Key Experimental Results¶
Main Results¶
Evaluation was conducted on LERF-Mask (clear boundaries, using mIoU/mBIoU) and LERF-OVS (complex layouts, using mIoU/mAcc). In the dense-view setting, Ours achieved the best overall mean across both benchmarks.
| Dataset (Dense View) | Metric | Ours | Prev. SOTA | Description |
|---|---|---|---|---|
| LERF-Mask (mean) | mIoU / mBIoU | 84.9 / 79.1 | OpenSplat3D 84.0 / 78.8 | Overall mean leads |
| LERF-OVS (mean) | mIoU / mAcc | 60.69 / 82.41 | — (See Table 2) | Open-vocabulary scenario |
Scene-specific results on LERF-Mask: figurines 92.8/88.7, teatime 84.3/79.1, ramen 84.3/75.5, showing a significant Gain over LangSplat (57.6/53.6 mean) and Gaussian Grouping (72.8/67.6 mean).
Robustness to Partial Observations (Core Selling Point)¶
By randomly removing 20% of RGB-D frames to simulate partial observations, the relative gain of Ours is even more pronounced:
| Dataset (20% View Loss) | Metric | Ours | Description |
|---|---|---|---|
| LERF-Mask | mIoU / mBIoU | 79.6 / 74.9 | Robust under partial views |
| LERF-OVS | mIoU / mAcc | 57.3 / 78.6 | Open-vocabulary + Missing views |
Key Findings¶
- Robustness under partial views stems from three factors: ① The continuous semantic field of 3DGS propagates information to unobserved regions; ② The DP module avoids forced misclassification by creating new clusters; ③ Gradient low-rank constraints eliminate redundancy and stabilize decision boundaries under distribution shifts.
- The two core components (DP + GLR) consistently improve segmentation quality even in dense-view settings, indicating they improve the feature space itself rather than just acting as "patches" for missing views.
- ⚠️ The main text primarily provides overall means and qualitative comparisons; full ablation figures (per-item drops for DP/GLR) are stated to be in the appendix.
Highlights & Insights¶
- "Low-density Gaussian" as a New Class Signal: This is a clever physical intuition—under partial observations, small or occluded objects are physically represented by sparse Gaussians.

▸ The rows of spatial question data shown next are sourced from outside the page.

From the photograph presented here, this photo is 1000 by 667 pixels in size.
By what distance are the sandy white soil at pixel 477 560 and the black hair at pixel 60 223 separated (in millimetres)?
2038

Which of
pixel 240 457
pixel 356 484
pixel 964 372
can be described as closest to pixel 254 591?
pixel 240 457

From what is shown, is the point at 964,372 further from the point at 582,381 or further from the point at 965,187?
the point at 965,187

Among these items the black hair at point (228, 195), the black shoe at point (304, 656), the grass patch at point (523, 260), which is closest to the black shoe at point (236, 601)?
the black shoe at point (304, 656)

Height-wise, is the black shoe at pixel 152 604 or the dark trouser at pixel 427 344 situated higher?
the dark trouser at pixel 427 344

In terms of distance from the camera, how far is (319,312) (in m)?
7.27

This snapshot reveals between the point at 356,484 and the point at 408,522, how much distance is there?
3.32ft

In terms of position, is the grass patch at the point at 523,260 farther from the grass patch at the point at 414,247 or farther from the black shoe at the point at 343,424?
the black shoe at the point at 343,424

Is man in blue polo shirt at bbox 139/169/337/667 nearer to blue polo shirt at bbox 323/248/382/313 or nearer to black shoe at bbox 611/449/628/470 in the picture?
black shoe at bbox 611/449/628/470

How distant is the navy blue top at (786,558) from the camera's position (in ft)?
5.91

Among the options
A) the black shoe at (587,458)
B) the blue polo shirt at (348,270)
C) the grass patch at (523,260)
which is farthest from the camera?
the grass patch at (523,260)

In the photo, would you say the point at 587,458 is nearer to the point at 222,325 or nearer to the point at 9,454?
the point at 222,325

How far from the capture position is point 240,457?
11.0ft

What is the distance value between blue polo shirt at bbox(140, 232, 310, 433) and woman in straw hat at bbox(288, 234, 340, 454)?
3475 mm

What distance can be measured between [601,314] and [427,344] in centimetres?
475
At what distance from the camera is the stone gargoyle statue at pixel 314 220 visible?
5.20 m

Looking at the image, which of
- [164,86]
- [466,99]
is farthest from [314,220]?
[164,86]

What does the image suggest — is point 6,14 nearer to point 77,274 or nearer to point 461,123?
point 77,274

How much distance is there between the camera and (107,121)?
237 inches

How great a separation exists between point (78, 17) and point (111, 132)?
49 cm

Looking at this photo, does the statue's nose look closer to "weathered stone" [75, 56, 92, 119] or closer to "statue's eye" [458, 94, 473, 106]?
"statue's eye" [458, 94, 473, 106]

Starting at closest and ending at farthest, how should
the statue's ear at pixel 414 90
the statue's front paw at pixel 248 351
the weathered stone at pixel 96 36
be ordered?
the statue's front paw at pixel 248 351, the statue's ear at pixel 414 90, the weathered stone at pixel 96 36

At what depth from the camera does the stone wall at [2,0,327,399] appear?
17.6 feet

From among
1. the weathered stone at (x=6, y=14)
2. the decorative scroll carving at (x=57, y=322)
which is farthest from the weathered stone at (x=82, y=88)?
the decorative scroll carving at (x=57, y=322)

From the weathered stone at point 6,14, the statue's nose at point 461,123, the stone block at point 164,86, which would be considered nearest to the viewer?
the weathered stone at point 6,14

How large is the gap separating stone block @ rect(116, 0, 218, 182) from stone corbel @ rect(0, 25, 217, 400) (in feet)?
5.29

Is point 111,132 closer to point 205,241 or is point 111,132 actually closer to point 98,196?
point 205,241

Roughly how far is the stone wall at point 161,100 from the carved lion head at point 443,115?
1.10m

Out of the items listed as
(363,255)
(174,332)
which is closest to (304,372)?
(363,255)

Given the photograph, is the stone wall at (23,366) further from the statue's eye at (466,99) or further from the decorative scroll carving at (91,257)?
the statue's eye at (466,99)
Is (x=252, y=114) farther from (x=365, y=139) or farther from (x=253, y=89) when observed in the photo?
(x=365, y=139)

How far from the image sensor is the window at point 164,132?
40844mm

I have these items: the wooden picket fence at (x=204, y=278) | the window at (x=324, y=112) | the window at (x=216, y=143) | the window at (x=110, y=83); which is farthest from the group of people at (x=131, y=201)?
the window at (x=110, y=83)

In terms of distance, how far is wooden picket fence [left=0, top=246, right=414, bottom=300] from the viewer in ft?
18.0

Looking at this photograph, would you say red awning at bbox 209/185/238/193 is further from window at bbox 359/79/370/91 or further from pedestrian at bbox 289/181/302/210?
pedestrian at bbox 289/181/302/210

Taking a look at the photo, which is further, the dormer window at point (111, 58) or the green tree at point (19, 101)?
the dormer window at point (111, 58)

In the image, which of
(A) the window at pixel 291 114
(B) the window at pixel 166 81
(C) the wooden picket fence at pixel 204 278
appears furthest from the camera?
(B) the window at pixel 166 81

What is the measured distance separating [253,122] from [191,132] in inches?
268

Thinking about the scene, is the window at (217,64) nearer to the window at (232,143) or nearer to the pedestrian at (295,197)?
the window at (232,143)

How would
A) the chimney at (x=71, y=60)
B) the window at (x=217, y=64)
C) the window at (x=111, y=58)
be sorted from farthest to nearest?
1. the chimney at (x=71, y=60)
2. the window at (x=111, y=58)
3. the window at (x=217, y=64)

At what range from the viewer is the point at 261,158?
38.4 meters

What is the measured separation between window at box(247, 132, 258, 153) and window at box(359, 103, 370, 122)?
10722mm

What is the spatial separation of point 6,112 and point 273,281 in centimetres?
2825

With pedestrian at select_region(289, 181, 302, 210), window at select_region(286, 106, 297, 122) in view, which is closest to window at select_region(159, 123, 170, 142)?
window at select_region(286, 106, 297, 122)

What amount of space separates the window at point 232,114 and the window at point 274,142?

Thus, "sparsity" becomes a free supervisory signal for "potential new concepts," which, when paired with DP, eliminates the need for manual labeling.
- Gradient Low-Rank instead of Feature Low-Rank: By constraining the update direction (gradient) rather than the feature itself, and using the empirical phenomenon that gradients naturally tend toward low-rank, the method achieves representation compression via periodic truncated SVD. This approach is transferable to any 3DGS/NeRF scene with semantic features.
- DP for Discovery, Graph Contrastive for Structure: Decoupling "discovery" (point-level DP triggers) from "organization" (graph contrast clustering) is more robust than single-stage clustering. Point-level evidence is fragile; graph propagation upgrades it into cohesive classes.
Limitations & Future Work¶
- Experiments were validated only on LERF-based (LERF-Mask / LERF-OVS) indoor scenes. Performance on outdoor large-scale scenes or autonomous driving-level sparse LiDAR/RGB-D is unknown. The partial view experiment was fixed at 20% loss; the degradation curve for more extreme losses was not provided.
- The method involves multiple components (DP-GMM inference, ELBO validation, periodic SVD, KNN global graph). While real-time rendering is ensured by 3DGS, the training-side computational and hyperparameter overhead (\(\varepsilon,\alpha,\gamma_{\text{merge}},\phi,\delta,\mu\)) might be heavy. Sensitivity analysis is not fully detailed. ⚠️ Refer to the original paper for specifics.
- Unseen class graph affinity relies on KNN. In cases of extreme partial observation with very few samples of a new class, the assumption of topological continuity for KNN might fail. This failure mode requires further analysis.
Related Work & Insights¶
- vs LangSplat / LERF: These distill CLIP features into 3DGS/NeRF for language queries but are essentially closed-set alignments, making them fragile to open-vocabulary and partial observations. Ours adds DP discovery and low-rank compression specifically for "unseen/occluded" classes.
- vs OpenGaussian / OpenSplat3D: These also perform open-vocabulary instance segmentation on explicit Gaussians. Ours is comparable in dense views (84.9 vs 84.0 LERF-Mask mIoU) but emphasizes robustness to partial observations, which these methods overlook.
- vs Gaussian Grouping / ClickGaussian: These rely on SAM masks to group Gaussians. Ours follows a "semantic field + statistical discovery" route, removing the strong dependency on external segmenters for instance priors.
Rating¶
- Novelty: ⭐⭐⭐⭐ Combining Dirichlet Process discovery, gradient low-rank, and graph contrastive learning on a 3DGS semantic field is a novel combination for partial observation segmentation.
- Experimental Thoroughness: ⭐⭐⭐ Validated on LERF benchmarks and partial view settings, but detailed ablation figures are relegated to the appendix and scene diversity is limited.
- Writing Quality: ⭐⭐⭐⭐ Clear motivation and complete formulas, though some formulas (stable rank bounds) are complex and not fully utilized in the main discussion.
- Value: ⭐⭐⭐⭐ Robust open-vocabulary 3D segmentation for partial observations addresses a real pain point; the 3DGS + statistical discovery approach is reusable.